Aileen dio un paso, luego otro, y sintió, por primera vez desde que despertó, el peso de un cuerpo, el suyo. El bosque la recibió con un frío brutal. La luna estaba alta, gorda, casi sangrando luz plateada, los árboles parecían inclinarse hacia ella, como si reconocieran algo sagrado, y en el centro del claro, enorme, devastador, hermoso de una forma aterradora, estaba él.
Leo. O lo que quedaba de él. Tres metros y medio de pelaje blanco brillante, garras como dagas, mandíbulas capaces de partir hueso como ramas secas, ojos carmín que parecían mirar dentro de los recuerdos del mundo.

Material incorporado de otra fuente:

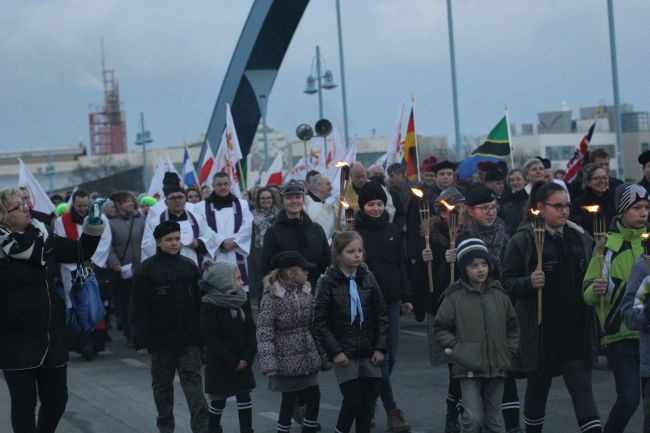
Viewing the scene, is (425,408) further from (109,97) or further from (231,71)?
(109,97)

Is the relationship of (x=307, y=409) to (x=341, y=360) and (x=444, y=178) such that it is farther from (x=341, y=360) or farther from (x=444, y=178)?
(x=444, y=178)

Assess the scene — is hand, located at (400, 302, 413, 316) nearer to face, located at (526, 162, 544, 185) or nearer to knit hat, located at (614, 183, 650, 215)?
knit hat, located at (614, 183, 650, 215)

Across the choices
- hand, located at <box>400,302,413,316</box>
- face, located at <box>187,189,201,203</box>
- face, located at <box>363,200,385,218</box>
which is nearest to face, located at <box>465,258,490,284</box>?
hand, located at <box>400,302,413,316</box>

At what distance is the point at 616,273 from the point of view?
7684mm

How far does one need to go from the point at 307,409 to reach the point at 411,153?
1007 centimetres

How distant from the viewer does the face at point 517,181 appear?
12859mm

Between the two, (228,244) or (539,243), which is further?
(228,244)

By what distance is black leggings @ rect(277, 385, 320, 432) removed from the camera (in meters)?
8.38

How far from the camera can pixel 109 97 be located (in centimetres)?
19838

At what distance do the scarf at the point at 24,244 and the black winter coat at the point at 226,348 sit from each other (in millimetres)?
1616

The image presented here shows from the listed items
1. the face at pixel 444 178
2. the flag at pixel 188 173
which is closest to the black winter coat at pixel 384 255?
the face at pixel 444 178

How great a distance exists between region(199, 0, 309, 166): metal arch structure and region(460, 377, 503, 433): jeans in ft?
73.0

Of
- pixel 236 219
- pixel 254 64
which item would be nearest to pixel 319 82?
pixel 254 64

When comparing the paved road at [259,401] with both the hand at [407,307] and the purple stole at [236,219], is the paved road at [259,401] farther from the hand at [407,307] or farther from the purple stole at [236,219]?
the purple stole at [236,219]
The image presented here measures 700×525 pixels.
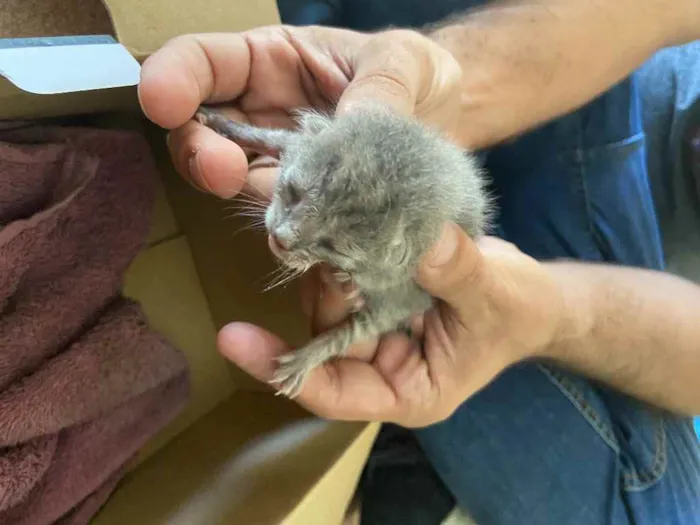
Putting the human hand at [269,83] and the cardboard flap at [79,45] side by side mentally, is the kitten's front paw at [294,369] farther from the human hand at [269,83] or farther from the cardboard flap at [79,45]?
the cardboard flap at [79,45]

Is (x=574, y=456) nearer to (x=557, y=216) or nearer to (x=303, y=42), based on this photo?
(x=557, y=216)

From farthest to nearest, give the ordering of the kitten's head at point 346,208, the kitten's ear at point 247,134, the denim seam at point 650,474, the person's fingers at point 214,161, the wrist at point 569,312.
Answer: the denim seam at point 650,474, the wrist at point 569,312, the kitten's ear at point 247,134, the person's fingers at point 214,161, the kitten's head at point 346,208

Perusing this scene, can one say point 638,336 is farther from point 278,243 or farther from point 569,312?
point 278,243

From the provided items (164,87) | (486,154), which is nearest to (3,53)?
(164,87)

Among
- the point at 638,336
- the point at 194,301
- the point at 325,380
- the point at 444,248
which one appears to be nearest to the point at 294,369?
the point at 325,380

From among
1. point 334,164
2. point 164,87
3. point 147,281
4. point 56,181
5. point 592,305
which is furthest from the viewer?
point 147,281

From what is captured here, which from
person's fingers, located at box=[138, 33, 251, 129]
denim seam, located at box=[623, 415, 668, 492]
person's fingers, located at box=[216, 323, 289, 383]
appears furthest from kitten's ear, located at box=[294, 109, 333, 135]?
denim seam, located at box=[623, 415, 668, 492]

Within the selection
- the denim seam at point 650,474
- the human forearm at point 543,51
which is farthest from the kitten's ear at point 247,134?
the denim seam at point 650,474
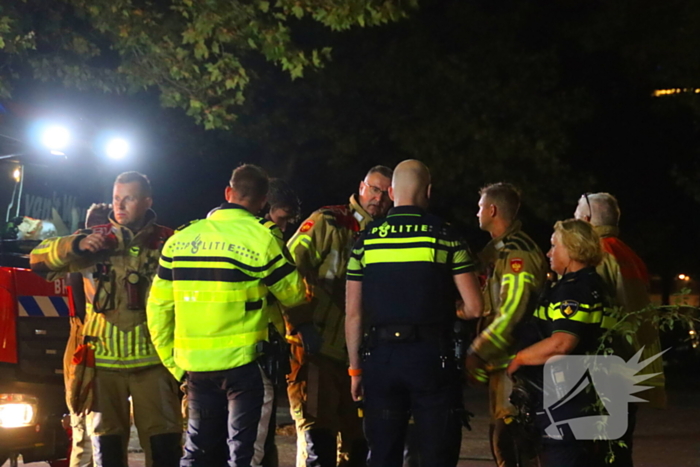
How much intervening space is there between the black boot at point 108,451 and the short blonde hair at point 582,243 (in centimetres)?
296

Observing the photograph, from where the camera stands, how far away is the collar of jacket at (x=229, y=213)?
16.9ft

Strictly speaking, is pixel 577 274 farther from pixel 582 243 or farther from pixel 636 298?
pixel 636 298

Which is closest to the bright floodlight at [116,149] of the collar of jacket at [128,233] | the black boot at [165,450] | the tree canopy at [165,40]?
→ the tree canopy at [165,40]

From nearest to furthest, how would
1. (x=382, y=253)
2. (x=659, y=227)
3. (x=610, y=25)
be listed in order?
(x=382, y=253)
(x=610, y=25)
(x=659, y=227)

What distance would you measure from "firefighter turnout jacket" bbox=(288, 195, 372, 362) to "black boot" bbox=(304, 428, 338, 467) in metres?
0.49

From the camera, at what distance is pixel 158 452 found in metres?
5.76

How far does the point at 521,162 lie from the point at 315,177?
12.6 feet

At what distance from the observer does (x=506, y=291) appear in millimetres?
5527

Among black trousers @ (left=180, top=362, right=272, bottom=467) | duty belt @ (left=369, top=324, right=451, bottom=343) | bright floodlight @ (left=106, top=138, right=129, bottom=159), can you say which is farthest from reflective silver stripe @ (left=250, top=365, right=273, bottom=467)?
bright floodlight @ (left=106, top=138, right=129, bottom=159)

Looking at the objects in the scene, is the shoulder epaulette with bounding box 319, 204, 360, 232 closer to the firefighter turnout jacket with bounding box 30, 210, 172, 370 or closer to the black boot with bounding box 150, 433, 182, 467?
the firefighter turnout jacket with bounding box 30, 210, 172, 370

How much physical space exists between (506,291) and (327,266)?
50.0 inches

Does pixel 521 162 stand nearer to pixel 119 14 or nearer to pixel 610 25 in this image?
pixel 610 25

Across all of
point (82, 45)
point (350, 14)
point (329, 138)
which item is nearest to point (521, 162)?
point (329, 138)

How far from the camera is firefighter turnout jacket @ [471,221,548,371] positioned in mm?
5395
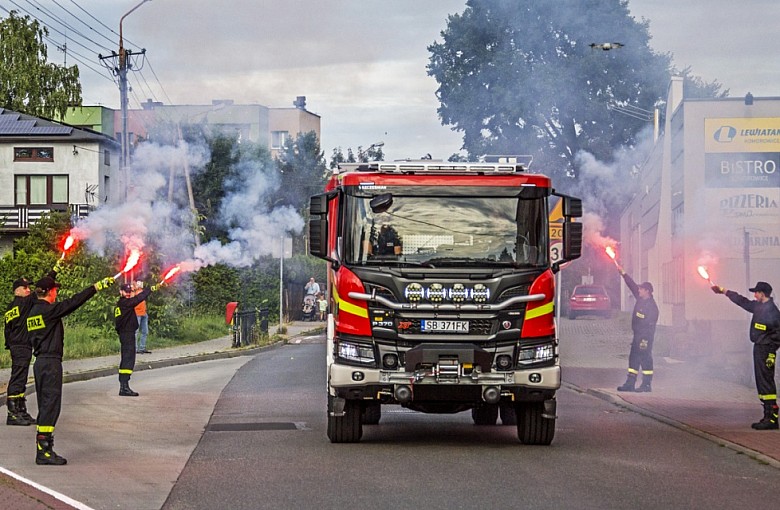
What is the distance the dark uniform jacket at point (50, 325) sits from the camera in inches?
464

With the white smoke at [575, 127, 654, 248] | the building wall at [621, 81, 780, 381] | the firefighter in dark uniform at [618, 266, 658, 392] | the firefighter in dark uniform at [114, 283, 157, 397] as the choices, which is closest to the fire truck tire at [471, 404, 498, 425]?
the firefighter in dark uniform at [618, 266, 658, 392]

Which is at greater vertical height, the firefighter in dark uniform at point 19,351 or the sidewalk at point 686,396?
the firefighter in dark uniform at point 19,351

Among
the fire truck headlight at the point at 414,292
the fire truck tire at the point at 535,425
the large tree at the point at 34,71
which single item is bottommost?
the fire truck tire at the point at 535,425

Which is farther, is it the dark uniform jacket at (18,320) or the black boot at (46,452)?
the dark uniform jacket at (18,320)

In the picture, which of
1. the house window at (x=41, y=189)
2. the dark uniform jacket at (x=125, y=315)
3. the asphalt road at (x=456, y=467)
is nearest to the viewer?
the asphalt road at (x=456, y=467)

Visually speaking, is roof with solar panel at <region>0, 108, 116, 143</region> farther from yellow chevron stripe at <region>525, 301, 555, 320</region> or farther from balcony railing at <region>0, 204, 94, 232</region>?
yellow chevron stripe at <region>525, 301, 555, 320</region>

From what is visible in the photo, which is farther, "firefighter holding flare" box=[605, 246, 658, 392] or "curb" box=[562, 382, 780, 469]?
"firefighter holding flare" box=[605, 246, 658, 392]

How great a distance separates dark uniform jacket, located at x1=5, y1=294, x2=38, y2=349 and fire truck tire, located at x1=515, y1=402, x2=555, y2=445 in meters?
6.24

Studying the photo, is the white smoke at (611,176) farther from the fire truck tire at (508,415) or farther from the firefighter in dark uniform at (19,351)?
the firefighter in dark uniform at (19,351)

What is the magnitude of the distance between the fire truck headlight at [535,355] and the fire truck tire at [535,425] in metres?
0.67

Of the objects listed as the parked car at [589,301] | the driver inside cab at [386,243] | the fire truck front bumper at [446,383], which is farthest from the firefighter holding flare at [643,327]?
the parked car at [589,301]

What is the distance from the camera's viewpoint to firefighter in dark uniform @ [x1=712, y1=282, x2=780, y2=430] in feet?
48.1

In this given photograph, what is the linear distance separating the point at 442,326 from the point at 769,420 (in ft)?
15.3

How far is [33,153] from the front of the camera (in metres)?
59.6
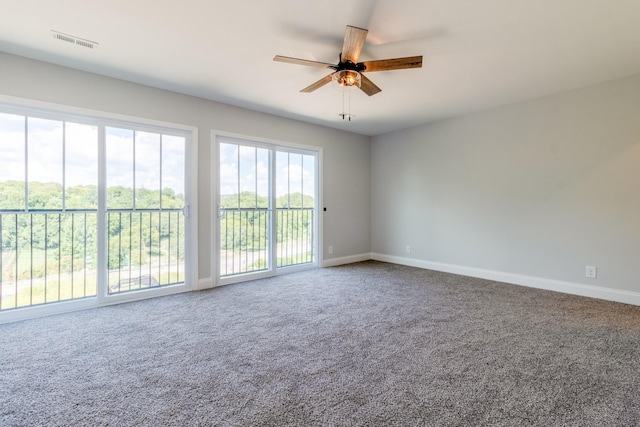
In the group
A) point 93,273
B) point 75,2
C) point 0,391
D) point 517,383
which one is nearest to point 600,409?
point 517,383

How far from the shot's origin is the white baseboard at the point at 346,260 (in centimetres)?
551

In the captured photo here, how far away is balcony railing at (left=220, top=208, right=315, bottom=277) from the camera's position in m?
4.41

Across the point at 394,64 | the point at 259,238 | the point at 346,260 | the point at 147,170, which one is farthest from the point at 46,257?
the point at 346,260

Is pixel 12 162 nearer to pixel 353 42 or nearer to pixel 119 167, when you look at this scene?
pixel 119 167

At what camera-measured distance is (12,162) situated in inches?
116

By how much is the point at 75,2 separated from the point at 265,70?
5.17 ft

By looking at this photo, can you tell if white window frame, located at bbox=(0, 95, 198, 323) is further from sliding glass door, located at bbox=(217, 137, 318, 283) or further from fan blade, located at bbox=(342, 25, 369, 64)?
fan blade, located at bbox=(342, 25, 369, 64)

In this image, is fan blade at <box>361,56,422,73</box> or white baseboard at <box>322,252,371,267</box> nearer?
fan blade at <box>361,56,422,73</box>

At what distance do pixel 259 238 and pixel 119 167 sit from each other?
206cm

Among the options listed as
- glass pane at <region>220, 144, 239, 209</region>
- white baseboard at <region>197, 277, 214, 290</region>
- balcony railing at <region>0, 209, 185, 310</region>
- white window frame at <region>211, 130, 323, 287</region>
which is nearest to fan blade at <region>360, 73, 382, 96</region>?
white window frame at <region>211, 130, 323, 287</region>

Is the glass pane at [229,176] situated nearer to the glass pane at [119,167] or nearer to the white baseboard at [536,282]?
the glass pane at [119,167]

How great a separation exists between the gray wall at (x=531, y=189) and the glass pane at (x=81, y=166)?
4597mm

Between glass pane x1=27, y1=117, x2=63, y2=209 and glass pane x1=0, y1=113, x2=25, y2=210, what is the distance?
57mm

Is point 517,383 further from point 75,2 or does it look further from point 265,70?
point 75,2
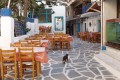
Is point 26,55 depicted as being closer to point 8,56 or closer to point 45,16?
point 8,56

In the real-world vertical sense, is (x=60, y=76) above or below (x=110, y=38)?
below

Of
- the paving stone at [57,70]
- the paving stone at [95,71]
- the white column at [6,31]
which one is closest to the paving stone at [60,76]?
the paving stone at [57,70]

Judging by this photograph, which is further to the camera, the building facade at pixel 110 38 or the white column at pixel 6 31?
the white column at pixel 6 31

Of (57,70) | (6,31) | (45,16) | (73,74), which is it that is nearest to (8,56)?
(73,74)

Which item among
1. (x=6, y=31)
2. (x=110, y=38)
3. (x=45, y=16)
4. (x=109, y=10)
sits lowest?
(x=110, y=38)

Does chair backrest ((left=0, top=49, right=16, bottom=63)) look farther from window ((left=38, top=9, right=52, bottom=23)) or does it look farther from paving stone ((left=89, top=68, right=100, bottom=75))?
window ((left=38, top=9, right=52, bottom=23))

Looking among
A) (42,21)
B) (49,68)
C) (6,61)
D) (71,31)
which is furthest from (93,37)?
(71,31)

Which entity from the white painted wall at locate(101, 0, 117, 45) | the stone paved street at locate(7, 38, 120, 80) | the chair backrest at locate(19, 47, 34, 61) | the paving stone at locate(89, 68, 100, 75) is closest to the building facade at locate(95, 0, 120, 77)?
the white painted wall at locate(101, 0, 117, 45)

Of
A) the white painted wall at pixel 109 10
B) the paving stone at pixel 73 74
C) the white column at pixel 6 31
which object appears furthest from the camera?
Answer: the white painted wall at pixel 109 10

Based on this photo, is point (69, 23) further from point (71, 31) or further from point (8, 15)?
point (8, 15)

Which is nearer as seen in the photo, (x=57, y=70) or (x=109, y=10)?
(x=57, y=70)

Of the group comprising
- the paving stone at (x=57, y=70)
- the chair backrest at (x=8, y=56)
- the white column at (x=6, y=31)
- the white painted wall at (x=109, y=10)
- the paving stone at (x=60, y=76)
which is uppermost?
the white painted wall at (x=109, y=10)

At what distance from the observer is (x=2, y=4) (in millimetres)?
22859

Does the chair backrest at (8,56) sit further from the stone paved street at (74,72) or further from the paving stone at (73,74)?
the paving stone at (73,74)
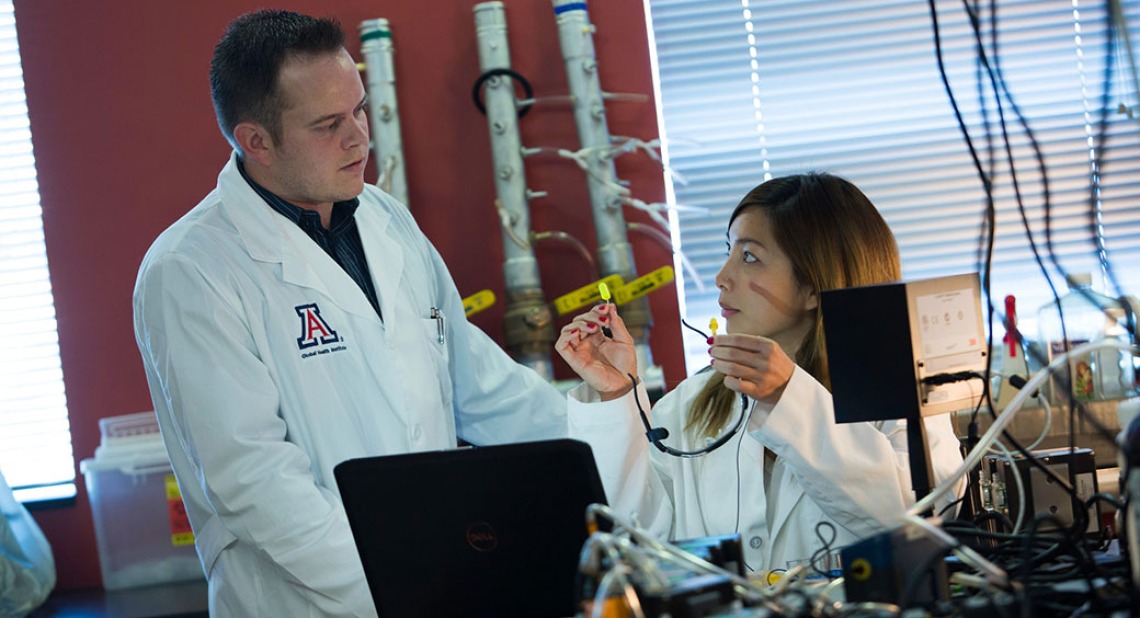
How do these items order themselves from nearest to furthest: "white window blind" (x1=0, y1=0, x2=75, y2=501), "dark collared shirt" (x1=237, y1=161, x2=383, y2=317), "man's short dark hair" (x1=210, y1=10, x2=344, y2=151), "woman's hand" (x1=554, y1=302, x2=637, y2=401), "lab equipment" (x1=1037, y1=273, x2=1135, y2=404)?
1. "woman's hand" (x1=554, y1=302, x2=637, y2=401)
2. "man's short dark hair" (x1=210, y1=10, x2=344, y2=151)
3. "dark collared shirt" (x1=237, y1=161, x2=383, y2=317)
4. "lab equipment" (x1=1037, y1=273, x2=1135, y2=404)
5. "white window blind" (x1=0, y1=0, x2=75, y2=501)

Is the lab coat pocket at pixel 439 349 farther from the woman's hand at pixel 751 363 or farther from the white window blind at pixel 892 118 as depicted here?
the white window blind at pixel 892 118

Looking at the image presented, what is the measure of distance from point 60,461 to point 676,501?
2.17 m

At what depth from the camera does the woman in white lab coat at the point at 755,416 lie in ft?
5.80

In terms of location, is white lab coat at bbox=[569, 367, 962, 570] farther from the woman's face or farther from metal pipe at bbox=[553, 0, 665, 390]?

Sus ojos la encontraron, y el monstruo dio un paso hacia ella, Aileen no supo si llorar, correr o arrodillarse, su corazón —el que volvió a latir— dio un salto doloroso.
Leo inclinó la cabeza, olfateó el aire y entonces, en un susurro casi humano, casi roto, casi su Leo de siempre, murmuró dentro de su mente.
"No te mueras otra vez..."
Y Aileen supo que lo que venía después no era una continuación, era un renacer, un pacto, una guerra, un destino del que ninguno podría escapar, porque nadie vuelve de la muerte sin un precio, y nadie ama a un Alfa Blanco sin arriesgar el alma.